Boost asynchronous test reporting speed by 2x

ReportPortal Team

September 30, 2024

In version 24.2, ReportPortal offers 2x faster reporting under a 100% load: we’ve implemented a new asynchronous reporting approach. One of the key changes is the transition from a Direct exchange to a Consistent-hashing exchange. Using this exchange mechanism allows us to distribute messages more evenly and significantly boosts consumption efficiency from RabbitMQ by leveraging consistent hashing. Additionally, the retry mechanism was reworked to handle only messages related to the reporting order. Not related errors will be moved to parking lot queue without retries.

In the previous implementation, the number of Retry queues had to match the number of reporting queues. Now, we have simplified this by using a single Retry queue for all API Service replicas.

The number of Reporting queues remains the same as before, and you can still define the specific number of reporting queues during deployment. However, the number of Retry queues is simplified using a single Retry queue for all API Service replicas instead of matching the number to reporting queues.

Regarding the Dead letter queue, previously, messages lacked post-processing, causing them to stack indefinitely and consume a lot of space in RabbitMQ, requiring manual cleanup. In the new asynchronous reporting, we have implemented post-processing, where messages are automatically cleaned up after a defined time-to-live (TTL) timeout. This TTL can be flexibly configured during deployment and can vary for different workloads.

As for Autoscaling, the old asynchronous reporting mode did not support it because we had to hardcode values for the total number of queues in our deployment. Now, we have introduced Autoscaling.

We are glad to introduce the API service Autoscaling with the new asynchronous reporting implementation. Please refer to this documentation and this guide to read more technical details. The old asynchronous reporting did not support it as we had to declare the values for the total number of queues and per API queues in our deployment.

Let’s review the RabbitMQ metrics:

Consuming speed: we offer 2x faster reporting using asynchronous endpoints under a 100% load of ReportPortal compared to the previous implementation.
Total messages processed: performance tests show that we are processing almost 18% more messages within the same time-range compared to the old asynchronous mode.
Total consuming time: with the new consistent-hashing exchanges, we need 30% less time to process over 73% more messages.

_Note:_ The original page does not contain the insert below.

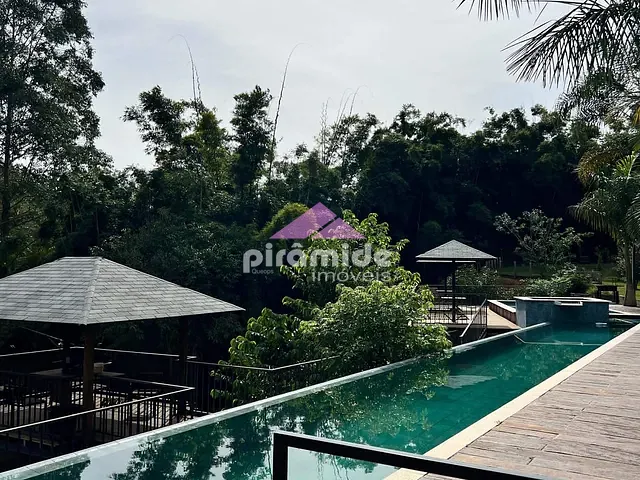 Sítio com 130000m² 7 quartos e 1 banheiro, à venda, no bairro Área Rural de Paraibuna em Paraibuna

Total consuming time with old async and new async

Let's explore how it performs in RabbitMQ:

The main achievement is that we now consume up to 2,000 messages per second under 100% load between 2 to 4 PM, which represents a 100% increase in speed.

Going forward, the streamlined queue structure, improved post-processing with configurable time-to-live settings, and the introduction of autoscaling collectively enhance ReportPortal's ability to handle higher loads more effectively.